• _Task item_
Word-for-word reproduction, images excluded: copy every entry below.

[Record extracts Boundary: Start]

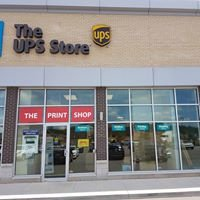 The UPS Store #506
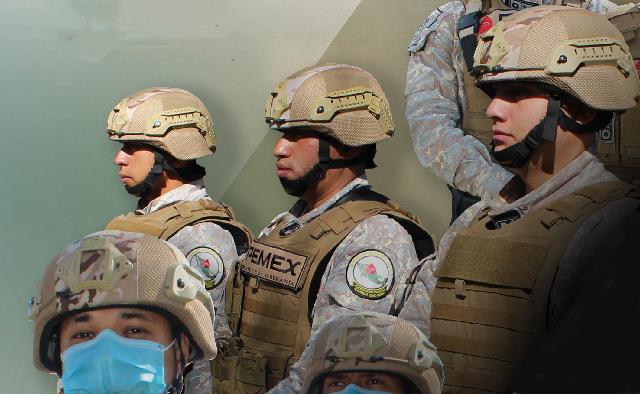 Invita Pemex a militares en retiro a incorporarse a la Subdirección de Salvaguardia Estratégica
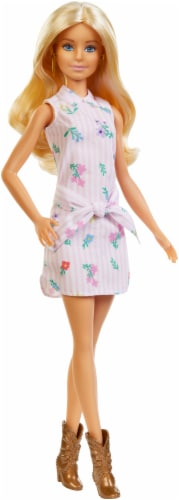 Barbie Fashionistas Doll - White / Pink Perspective: front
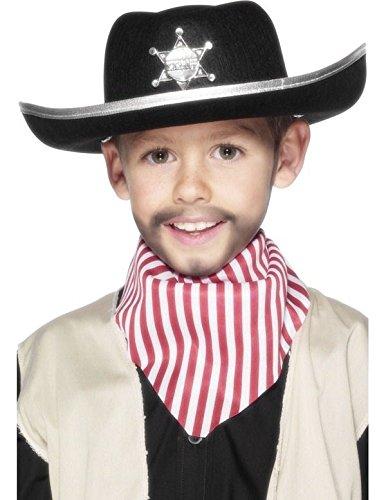 Enfant Sheriff Chapeau feutre Noir
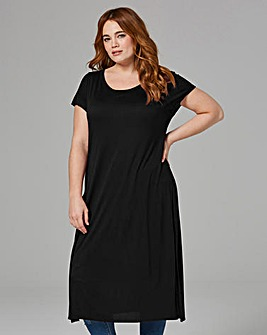 Black Side Split Tunic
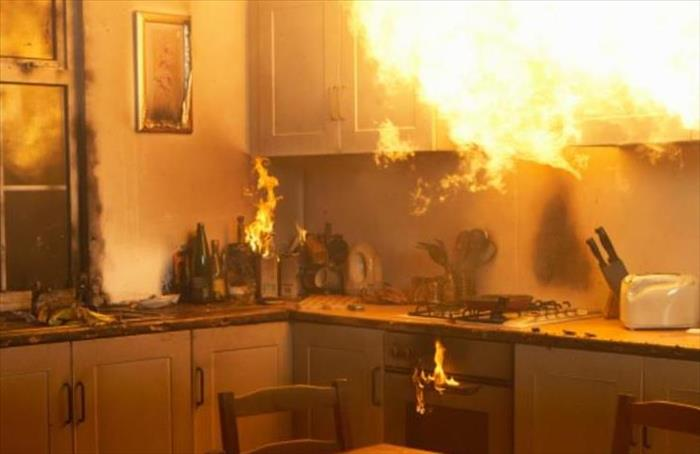 Fire Damage The American Red Cross Has This to Say About Kitchen Fires:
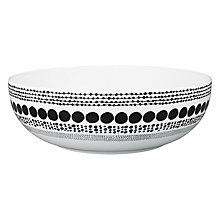 Buy House by John Lewis Marbles Serving Bowl Online at johnlewis.com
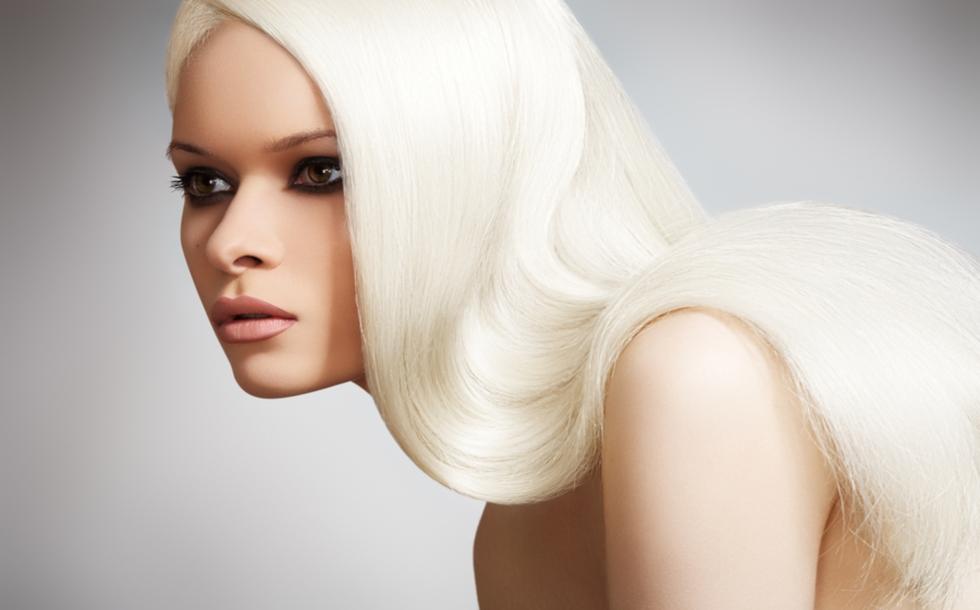 hajhosszabbitas-tanfolyam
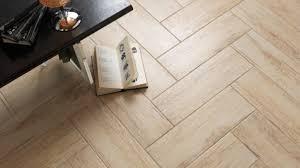 <b>Rondine</b> Group Ecowood | Ceramic floor, Flooring, Home appliances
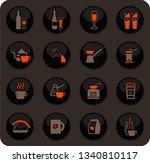 utensils for the preparation of ... | Shutterstock .eps vector #1340810117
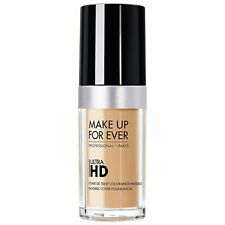 MAKE UP FOR EVER Ultra HD Invisible Cover Foundation Y422 Suede   30 ml  New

[Record extracts Boundary: End]

• _Expected answer_
 The UPS Store #506
 Invita Pemex a militares en retiro a incorporarse a la Subdirección de Salvaguardia Estratégica
 Barbie Fashionistas Doll - White / Pink Perspective: front
 Enfant Sheriff Chapeau feutre Noir
 Black Side Split Tunic
 Fire Damage The American Red Cross Has This to Say About Kitchen Fires:
 Buy House by John Lewis Marbles Serving Bowl Online at johnlewis.com
 hajhosszabbitas-tanfolyam
 <b>Rondine</b> Group Ecowood | Ceramic floor, Flooring, Home appliances
 utensils for the preparation of ... | Shutterstock .eps vector #1340810117
 MAKE UP FOR EVER Ultra HD Invisible Cover Foundation Y422 Suede   30 ml  New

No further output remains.